I checked out all of the available episodes to date of all of the shorts which have debuted this season and have official streams. None of them really reached out and grabbed me or featured impressive animation, though some were entertaining. Here are a few brief observations about each of them:

  • Pan de Peace!So it's about middle school girls who become “bread buddies.” I am pretty sure that there has to be some kinky way to interpret that, and the content does have some breast references and possible yuri leanings. It isn't relentlessly dirty-minded, however, and does both look and feel cute in its bread-emphasizing silliness.

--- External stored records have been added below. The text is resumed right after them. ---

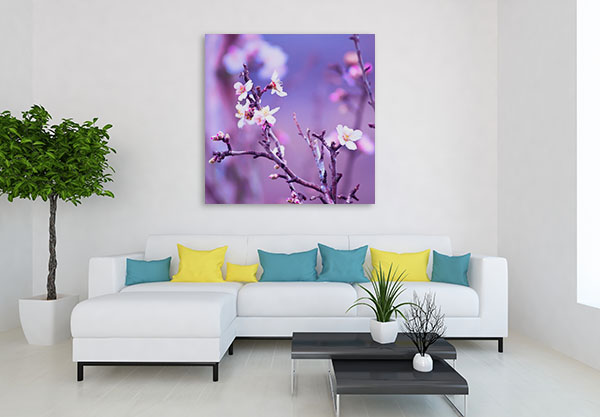 Almond Tree Art Prints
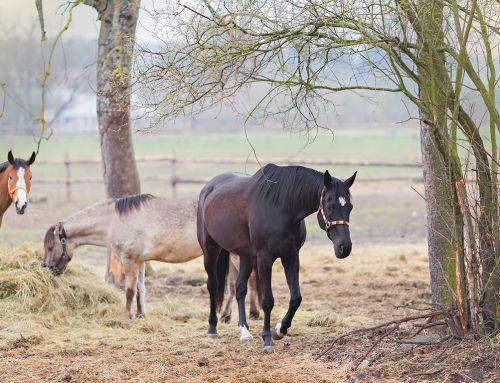 Najlepsza pasza dla mojego konia – czyli jaka?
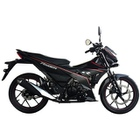 Giá Xe máy Suzuki Raider R150 2017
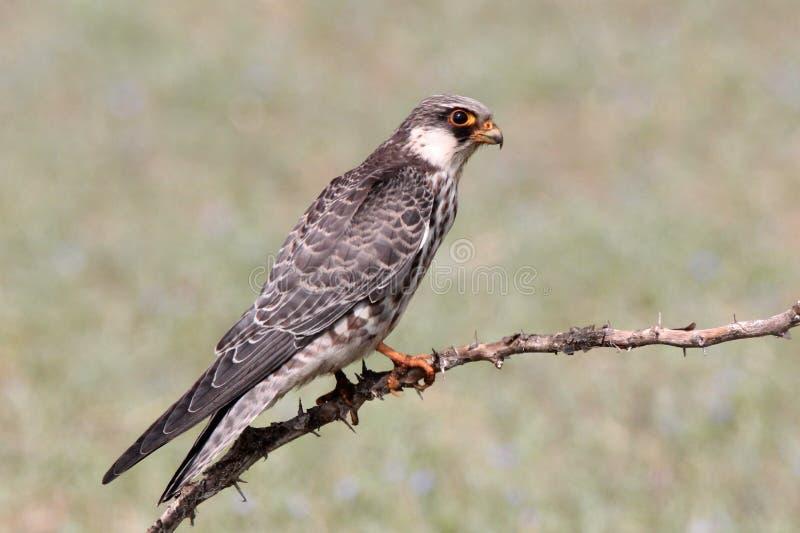 Le faucon d'Amur est un petit rapace de la famille de faucon Il multiplie en Sibérie et Chine du Nord du sud-est avant d'émigrer  photos libres de droits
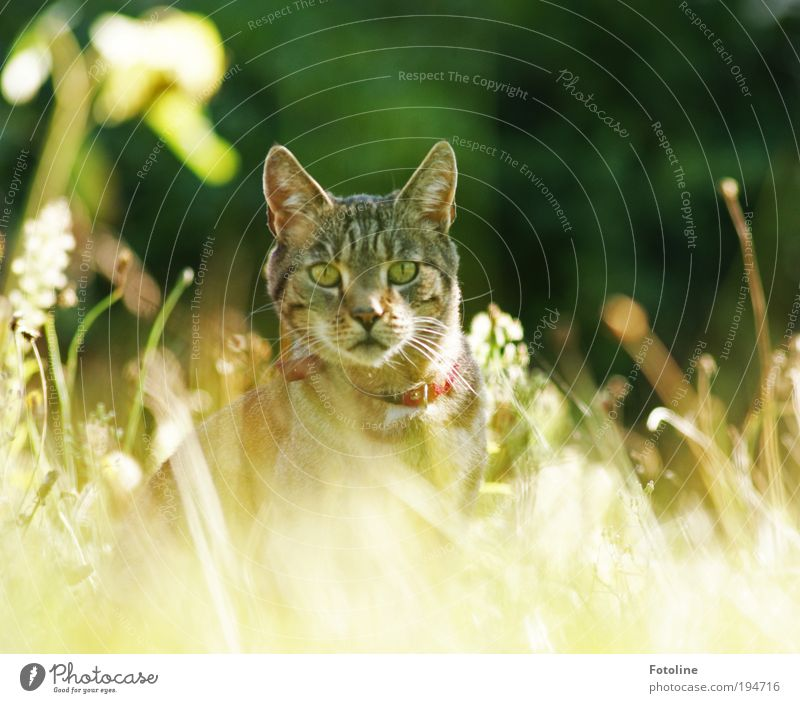 I see you! Environment Nature Landscape Plant Earth Sun Sunlight Summer Climate Weather Beautiful weather Warmth Grass Garden Park Meadow Animal Pet Cat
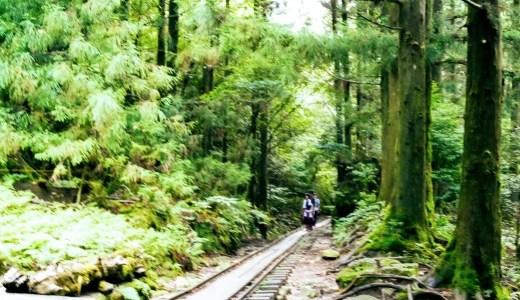 東京から【屋久島の縄文杉への行き方】まとめ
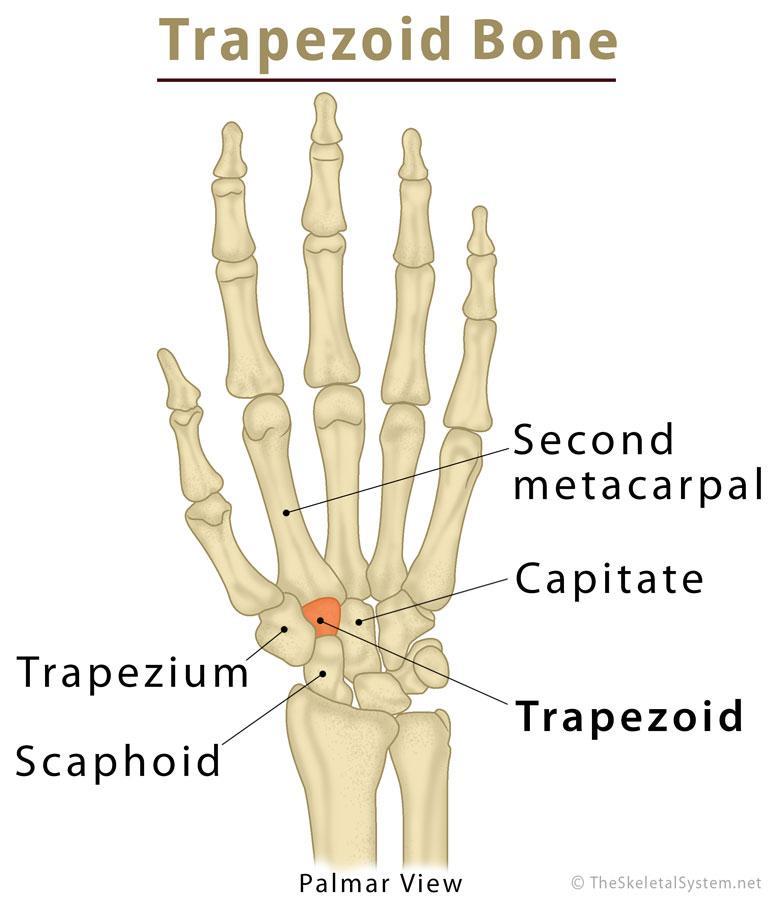 Trapezoid Bone Definition  Location  Anatomy  Diagram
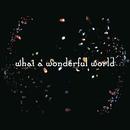 What A Wonderful World/Salyu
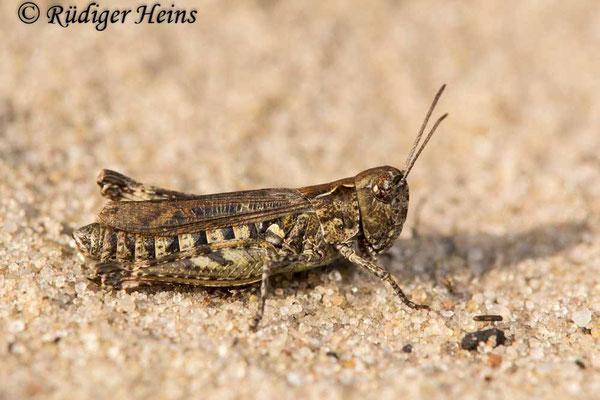 Myrmeleotettix maculatus (Gefleckte Keulenschrecke) Weibchen, 12.10.2017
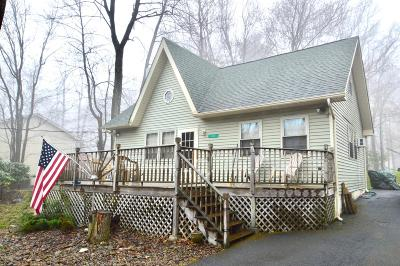 Pocono Summit Single Family Home For Sale: 112 Tamarack Trl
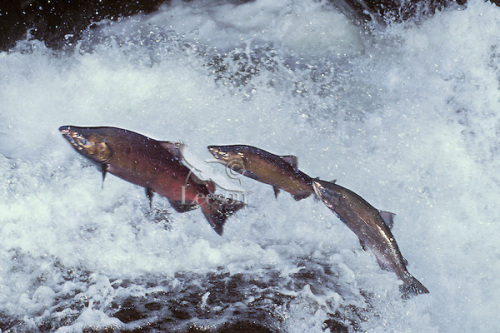 chinook-salmon-leaping2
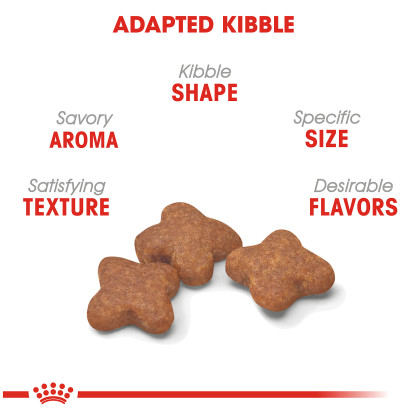 Small Adult 8+ Dry Dog Food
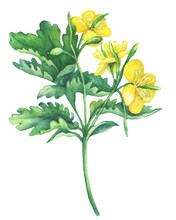 Celandine Spring Flowers (Chelidonium Majus ). Hand Drawn Watercolor Painting On White Background.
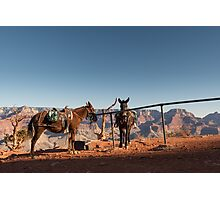 All in a Day's Work – Grand Canyon National Park, Arizona Photographic Print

  • Wagamama High SpecNow this one is dirty-minded, as it features the four busty female members of the Student Council all stripping down to their skivvies because the AC in their office is broken on a hot June day. Not much to it except for the fan service.
  • UsakameThis is a frenetically-paced little comedy about four female members of a tennis team. The pacing on it comes out too choppy for it to be enjoyable, however. It also has a touch of breast-related humor and does have a live-action video of an idol group for the closer.
  • Tonkatsu DJ AgetarōDefinitely one of the two weirdest options, with a rough animation style more reminiscent of a Cartoon Network original production than a typical anime. It's about a (high school-aged?) boy who belabors working at his family's tonkatsu (breaded deep-fried pork cutlet) shop until he notices that the skills for preparing tonkatsu are awfully similar to the DJing done by an American legend he sees at a club. So he gets enthusiastic about doing both! The conversation the kid imagines he's having with the DJ is pretty funny, especially if you just ignore the subtitles and listen to what's being said in English. The animation is just too crude for my tastes, though.
  • Hakuōki: OtogisōshiThis one isn't available in English, although its raw version is streaming here on ANN. If you've seen the animation it's derived from, though, you don't need to understand the words to appreciate the content and should be able to get a good gist of what's going on anyway. (Basically, Chizuru is looking for her father and failing at it to comic degree.) This silly little chibified version would probably be my favorite if it was at least subbed.
  • Shōnen Ashibe GO! GO! Goma-chan - At 9 minutes this is one of the longest ones, but it's also the most kid-oriented. This tale about a boy who acquires a pet seal wouldn't be worth mentioning if it wasn't for borrowing lyrics from LL Cool J for the closer. (This happens around the 8:30 mark.)
  • Space Patrol Luluco - Easily the most talked-about short so far this season, and not hard to understand why. This crazy little bit about a middle school girl living in a town that's become a haven for aliens of all types is a work of bizarre absurdity, including how Luluco ends up as an agent for the Space Patrol within her school and how her special suit can (quite literally) turn her into a gun. It is easily the most visually ambitious and inventive entry even if its animation isn't all that great, and the first of the two episodes available gave me as many laughs as any full-length debut this season. It's the option that I most recommend for any audience.
  • Onigiri -This is, I believe, connected to a MMORPG, and boy, does it milk that connection! Sexy fantasy girls in cosplay costumes battle monsters called Kamikui, but the main joke is that they interpret everything in terms of game mechanics (falling damage, earning x.p., etc.) even though they're supposed to be acting like they're not in a game. It has a scene involving two of the girls suddenly being pulled out of action for an account being suspended, but its best joke is that the one male character doesn't talk out loud because the game doesn't have male voices. Pretty funny, even if you're not familiar with the source game, and definitely has the most action. You'll have to go to The Anime Network to find it.